I’m re-reading Ludovic Kennedy‘s book All In The Mind: A Farewell to God. Many of the childhood experiences that Kennedy writes about in the first chapter remind me of my own formative years. For example:

Another puzzlement was the assertion in sermon after sermon that Jesus had died for our sins. Although my mother had proved something of a broken reed in my previous enquiries, I decided to tackle her again. For whose sins, I asked? She looked pole-axed. “Well,” she said after a long pause, “everybody’s, I suppose.” I said, “Yours and mine?” and my mother said, “Well, yes,” so I then said, “What would you say yours were?” She gave a little embarrassed laugh, a pause for thought and then with an air of triumph said, “As you know, I’m very unpunctual.” I said, “That’s hardly a sin,” but my mother insisted it was. “You see, it’s being very inconsiderate of other people, making them wonder if you’re coming or not.” I said, “Hardly something Christ died for?” She looked deflated. “No,” she had to agree, “I suppose not.” And as she presumably had no major sins in her locker like defrauding the railways or grievous bodily harm, and wasn’t going to admit to any other minor ones, that was really that.

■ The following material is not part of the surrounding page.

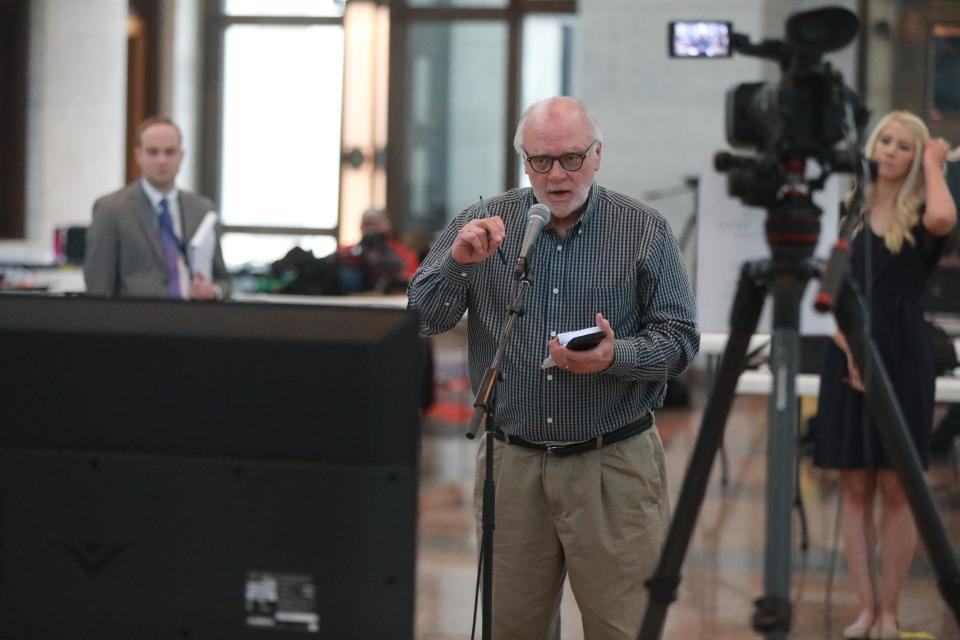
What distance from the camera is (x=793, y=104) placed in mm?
1893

I had a similar conversation, though not with my mother, and I remember that it all seemed rather silly. Soon afterwards I learned the official explanation, the “original sin” nonsense concocted by Ambrose, Augustine et al. That idea wasn’t just silly, it was offensive. This happened while I was growing up in England, just 12 years after the end of the Second World War. Anti-German sentiment was still a staple of English culture, ((perhaps it still is)) and I remember that a German boy came to our school one day. Our teachers emphasized that we were to treat him politely, because it would be unfair not to: children aren’t responsible for the actions of their parents. I agreed – it was “obviously” a matter of natural justice.
A few years later I would cite this issue of the fundamental injustice of the core of Catholic dogma during my farewell conversation with my parish priest. And like Ludovic Kennedy’s mother, his relectant response was embarrassment. “No, I suppose not.”